J’extirpe avec précaution mon bras de sous le sien, cherche à tâtons le tapis sous mon pied et m’écarte du lit.
Dans le salon, le ciel nocturne dispense assez de clarté pour me permettre de m’orienter. J’enfile un peignoir et allume la lampe à gaz sur le secrétaire. Je déverrouille le tiroir et en sors le dossier contenant la correspondance de Dreyfus. Pendant que ma maîtresse dort, je reprends ma lecture là où je l’ai laissée.

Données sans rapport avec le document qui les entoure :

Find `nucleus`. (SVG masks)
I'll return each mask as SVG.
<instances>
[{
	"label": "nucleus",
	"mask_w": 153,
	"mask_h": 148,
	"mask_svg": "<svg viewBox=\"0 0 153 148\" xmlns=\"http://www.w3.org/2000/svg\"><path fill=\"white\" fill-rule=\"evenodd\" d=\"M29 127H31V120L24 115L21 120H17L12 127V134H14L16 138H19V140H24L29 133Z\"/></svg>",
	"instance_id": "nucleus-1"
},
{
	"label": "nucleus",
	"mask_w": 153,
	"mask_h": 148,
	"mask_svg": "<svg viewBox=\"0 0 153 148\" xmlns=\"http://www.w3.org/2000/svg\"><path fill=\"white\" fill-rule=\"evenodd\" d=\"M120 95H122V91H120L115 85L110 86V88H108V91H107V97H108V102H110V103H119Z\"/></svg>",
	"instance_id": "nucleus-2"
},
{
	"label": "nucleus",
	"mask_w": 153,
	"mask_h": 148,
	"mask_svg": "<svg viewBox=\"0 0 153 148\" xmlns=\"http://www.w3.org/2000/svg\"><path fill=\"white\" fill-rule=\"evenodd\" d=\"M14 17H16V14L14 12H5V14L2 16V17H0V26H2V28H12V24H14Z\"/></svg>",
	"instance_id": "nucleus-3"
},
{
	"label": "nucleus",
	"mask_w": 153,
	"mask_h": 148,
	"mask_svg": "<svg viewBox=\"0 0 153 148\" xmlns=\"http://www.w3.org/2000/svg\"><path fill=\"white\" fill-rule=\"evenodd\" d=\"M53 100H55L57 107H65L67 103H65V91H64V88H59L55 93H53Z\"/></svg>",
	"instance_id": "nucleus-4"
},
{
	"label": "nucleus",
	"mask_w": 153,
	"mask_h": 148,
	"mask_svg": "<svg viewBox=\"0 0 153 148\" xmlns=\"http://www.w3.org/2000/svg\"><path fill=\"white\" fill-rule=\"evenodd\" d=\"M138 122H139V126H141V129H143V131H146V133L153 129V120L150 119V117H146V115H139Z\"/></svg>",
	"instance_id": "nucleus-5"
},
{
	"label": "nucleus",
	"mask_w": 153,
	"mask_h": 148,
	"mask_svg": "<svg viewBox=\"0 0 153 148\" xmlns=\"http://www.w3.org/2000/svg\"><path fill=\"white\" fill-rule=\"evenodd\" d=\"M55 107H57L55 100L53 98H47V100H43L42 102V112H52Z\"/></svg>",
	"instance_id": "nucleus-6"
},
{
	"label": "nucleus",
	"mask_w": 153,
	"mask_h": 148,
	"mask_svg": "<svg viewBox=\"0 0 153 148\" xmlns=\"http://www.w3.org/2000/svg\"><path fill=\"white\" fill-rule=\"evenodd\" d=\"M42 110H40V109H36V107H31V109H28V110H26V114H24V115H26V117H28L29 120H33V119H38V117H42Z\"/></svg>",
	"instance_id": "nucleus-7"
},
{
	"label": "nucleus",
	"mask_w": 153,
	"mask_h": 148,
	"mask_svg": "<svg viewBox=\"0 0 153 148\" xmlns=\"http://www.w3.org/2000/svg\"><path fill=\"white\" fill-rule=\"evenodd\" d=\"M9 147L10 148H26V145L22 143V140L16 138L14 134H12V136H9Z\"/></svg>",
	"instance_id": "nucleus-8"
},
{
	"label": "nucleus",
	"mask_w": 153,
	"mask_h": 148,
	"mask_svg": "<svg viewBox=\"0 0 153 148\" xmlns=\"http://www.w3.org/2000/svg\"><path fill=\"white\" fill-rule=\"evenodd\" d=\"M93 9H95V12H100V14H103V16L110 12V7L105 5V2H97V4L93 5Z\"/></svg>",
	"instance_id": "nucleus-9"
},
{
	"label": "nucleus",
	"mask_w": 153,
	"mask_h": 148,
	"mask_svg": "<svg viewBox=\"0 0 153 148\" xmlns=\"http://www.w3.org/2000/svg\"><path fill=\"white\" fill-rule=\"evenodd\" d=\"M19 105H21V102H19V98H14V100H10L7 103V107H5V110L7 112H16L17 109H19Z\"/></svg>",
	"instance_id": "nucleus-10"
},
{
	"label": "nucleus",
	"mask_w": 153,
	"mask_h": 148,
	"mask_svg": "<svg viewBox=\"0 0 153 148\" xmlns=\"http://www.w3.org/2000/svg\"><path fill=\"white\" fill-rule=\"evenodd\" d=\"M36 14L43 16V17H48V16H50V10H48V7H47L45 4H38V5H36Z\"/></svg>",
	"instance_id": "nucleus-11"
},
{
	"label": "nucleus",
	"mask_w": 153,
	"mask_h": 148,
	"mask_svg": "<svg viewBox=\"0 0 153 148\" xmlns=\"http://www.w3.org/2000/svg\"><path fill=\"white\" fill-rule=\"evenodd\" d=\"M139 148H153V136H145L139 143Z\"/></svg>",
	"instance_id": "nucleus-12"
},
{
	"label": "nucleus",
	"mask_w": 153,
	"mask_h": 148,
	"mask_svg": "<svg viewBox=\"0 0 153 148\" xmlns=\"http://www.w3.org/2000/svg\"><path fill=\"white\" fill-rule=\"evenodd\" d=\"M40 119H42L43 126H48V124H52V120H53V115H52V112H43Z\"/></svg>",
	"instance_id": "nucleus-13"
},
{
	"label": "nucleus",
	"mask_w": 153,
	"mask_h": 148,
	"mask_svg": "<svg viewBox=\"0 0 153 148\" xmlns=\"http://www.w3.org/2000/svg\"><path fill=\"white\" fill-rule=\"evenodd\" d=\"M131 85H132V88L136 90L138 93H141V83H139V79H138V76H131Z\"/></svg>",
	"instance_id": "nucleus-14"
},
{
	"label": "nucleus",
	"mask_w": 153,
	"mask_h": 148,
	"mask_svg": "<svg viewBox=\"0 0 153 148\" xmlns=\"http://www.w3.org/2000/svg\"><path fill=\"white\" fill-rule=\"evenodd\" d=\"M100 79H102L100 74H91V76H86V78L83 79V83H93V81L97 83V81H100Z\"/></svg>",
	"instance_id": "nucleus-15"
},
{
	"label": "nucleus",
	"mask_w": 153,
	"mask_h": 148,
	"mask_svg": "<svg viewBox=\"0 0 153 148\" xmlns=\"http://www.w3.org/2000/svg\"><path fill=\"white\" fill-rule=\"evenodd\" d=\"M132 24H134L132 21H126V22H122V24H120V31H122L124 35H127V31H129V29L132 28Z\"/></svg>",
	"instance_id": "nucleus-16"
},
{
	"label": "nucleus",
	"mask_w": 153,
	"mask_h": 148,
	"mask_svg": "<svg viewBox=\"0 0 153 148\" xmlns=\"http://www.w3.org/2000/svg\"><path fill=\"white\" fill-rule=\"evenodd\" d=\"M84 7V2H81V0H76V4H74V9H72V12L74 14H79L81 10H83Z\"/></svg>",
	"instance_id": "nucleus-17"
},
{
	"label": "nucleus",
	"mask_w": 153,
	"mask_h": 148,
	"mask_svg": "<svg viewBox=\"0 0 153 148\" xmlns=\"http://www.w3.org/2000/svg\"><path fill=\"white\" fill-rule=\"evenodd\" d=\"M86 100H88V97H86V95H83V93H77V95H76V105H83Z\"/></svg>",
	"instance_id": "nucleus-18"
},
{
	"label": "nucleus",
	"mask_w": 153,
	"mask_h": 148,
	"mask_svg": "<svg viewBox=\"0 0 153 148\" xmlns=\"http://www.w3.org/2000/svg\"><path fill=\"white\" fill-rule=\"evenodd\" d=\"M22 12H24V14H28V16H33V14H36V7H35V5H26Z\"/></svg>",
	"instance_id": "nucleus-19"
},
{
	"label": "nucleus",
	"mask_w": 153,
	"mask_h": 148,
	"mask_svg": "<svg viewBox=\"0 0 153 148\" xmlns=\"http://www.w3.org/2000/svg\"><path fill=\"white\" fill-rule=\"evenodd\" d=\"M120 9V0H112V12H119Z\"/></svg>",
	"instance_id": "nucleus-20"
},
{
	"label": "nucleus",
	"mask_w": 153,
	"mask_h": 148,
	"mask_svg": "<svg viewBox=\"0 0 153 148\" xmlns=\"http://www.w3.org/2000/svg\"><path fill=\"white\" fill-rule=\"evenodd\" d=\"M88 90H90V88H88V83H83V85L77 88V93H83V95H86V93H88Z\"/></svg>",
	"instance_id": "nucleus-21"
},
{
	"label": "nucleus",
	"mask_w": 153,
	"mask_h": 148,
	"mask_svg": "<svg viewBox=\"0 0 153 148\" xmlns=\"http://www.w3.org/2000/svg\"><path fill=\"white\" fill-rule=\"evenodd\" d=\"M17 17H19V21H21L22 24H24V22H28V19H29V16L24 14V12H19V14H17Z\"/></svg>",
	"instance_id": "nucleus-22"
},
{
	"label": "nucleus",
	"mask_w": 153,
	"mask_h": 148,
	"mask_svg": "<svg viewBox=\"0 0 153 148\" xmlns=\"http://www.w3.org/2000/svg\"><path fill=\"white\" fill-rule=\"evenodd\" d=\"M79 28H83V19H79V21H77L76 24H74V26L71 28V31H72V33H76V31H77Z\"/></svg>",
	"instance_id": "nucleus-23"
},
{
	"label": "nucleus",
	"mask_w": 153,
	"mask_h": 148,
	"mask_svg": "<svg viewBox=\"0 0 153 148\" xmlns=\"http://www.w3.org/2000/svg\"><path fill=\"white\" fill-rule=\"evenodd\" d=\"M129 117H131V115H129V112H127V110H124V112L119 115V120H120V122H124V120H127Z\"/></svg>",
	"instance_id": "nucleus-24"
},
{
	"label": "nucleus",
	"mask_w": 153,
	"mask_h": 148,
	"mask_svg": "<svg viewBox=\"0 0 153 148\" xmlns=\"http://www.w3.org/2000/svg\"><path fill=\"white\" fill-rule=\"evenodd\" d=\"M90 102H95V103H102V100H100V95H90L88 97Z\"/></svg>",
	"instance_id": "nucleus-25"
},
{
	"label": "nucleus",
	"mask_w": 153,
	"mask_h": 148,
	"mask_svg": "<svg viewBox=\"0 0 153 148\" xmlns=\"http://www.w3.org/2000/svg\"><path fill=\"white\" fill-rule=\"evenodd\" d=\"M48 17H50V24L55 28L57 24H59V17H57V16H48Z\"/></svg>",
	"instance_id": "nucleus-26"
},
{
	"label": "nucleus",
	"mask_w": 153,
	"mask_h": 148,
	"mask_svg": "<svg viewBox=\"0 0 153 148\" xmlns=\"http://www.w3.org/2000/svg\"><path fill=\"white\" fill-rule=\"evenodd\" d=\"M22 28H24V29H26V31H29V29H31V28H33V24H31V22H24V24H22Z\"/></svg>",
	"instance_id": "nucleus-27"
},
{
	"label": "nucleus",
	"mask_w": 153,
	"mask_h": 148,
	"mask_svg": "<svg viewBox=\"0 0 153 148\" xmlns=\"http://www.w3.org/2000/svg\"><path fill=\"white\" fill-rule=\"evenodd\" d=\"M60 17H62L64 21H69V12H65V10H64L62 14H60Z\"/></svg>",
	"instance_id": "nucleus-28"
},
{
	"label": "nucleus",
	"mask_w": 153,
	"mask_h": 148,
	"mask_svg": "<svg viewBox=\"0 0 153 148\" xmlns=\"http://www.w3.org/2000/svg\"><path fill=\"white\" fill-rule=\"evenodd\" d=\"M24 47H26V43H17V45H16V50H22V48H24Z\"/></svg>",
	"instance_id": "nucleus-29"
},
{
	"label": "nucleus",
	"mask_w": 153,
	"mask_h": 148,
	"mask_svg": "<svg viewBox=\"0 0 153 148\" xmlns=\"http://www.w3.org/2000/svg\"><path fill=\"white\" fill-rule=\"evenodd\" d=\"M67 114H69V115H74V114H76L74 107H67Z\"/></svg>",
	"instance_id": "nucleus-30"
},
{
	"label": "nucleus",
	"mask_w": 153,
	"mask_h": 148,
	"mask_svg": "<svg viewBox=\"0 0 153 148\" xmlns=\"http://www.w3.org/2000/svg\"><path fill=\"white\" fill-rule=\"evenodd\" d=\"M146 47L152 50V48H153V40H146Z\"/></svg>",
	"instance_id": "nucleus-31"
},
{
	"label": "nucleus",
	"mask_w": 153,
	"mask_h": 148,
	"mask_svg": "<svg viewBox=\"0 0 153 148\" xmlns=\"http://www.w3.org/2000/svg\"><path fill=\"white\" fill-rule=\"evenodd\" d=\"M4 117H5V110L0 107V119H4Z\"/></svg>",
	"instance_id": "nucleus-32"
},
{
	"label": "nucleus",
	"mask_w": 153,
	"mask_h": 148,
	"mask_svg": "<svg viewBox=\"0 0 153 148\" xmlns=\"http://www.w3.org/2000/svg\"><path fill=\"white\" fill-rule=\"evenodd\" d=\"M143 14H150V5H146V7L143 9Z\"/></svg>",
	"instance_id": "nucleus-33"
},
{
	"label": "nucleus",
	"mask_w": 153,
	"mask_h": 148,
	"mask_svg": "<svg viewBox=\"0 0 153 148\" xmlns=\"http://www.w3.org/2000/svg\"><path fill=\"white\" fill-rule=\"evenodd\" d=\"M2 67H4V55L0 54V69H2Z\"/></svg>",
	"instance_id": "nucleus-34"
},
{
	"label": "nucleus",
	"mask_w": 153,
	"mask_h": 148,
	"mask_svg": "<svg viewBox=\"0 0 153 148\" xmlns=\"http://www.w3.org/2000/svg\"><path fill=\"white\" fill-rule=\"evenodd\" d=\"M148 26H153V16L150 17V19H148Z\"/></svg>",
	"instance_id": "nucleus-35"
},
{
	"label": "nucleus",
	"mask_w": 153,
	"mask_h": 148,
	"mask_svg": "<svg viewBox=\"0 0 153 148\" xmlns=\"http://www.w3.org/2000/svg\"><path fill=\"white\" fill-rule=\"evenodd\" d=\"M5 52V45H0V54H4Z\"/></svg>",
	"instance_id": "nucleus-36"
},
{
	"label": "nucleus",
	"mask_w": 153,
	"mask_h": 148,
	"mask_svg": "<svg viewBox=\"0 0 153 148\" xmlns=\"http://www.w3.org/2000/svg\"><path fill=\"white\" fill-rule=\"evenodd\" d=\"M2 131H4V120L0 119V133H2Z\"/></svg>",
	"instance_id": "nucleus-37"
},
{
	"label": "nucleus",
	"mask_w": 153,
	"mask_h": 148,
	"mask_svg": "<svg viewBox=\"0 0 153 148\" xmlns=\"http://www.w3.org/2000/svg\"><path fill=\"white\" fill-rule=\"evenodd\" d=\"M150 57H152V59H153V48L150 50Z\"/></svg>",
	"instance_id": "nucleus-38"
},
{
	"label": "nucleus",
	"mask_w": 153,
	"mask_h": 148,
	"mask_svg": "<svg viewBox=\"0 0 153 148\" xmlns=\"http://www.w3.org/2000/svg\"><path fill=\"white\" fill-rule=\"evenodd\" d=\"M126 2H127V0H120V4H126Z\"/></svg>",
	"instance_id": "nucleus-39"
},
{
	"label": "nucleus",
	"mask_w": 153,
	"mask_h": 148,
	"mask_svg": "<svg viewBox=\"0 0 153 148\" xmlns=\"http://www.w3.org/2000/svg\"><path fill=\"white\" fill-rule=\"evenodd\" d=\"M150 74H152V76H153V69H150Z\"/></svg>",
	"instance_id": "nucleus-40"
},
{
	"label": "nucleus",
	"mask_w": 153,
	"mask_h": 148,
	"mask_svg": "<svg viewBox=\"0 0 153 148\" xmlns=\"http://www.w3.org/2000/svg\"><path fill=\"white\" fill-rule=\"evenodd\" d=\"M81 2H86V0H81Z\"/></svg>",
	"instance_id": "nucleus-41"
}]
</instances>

L’histoire des quatre mois qui suivent la dégradation est facile à suivre dans le dossier, qu’un bureaucrate a soigneusement rangé par ordre chronologique. Ce fut douze jours après la parade, au milieu de la nuit, que Dreyfus fut tiré de sa prison parisienne, jeté dans une voiture cellulaire qui le conduisit en gare d’Orléans, puis enfermé dans un wagon pénitentiaire pour un voyage de dix heures dans la campagne enneigée jusqu’à la côte Atlantique. En gare de La Rochelle, une foule attendait. Durant tout l’après-midi, des gens défilèrent pour frapper les flancs du train en criant menaces et insultes : « Mort aux Juifs ! » « Judas ! » « Mort au traître ! » Il fallut attendre la tombée de la nuit pour que ses gardiens se décident à le déplacer. Dreyfus traversa la presse hostile.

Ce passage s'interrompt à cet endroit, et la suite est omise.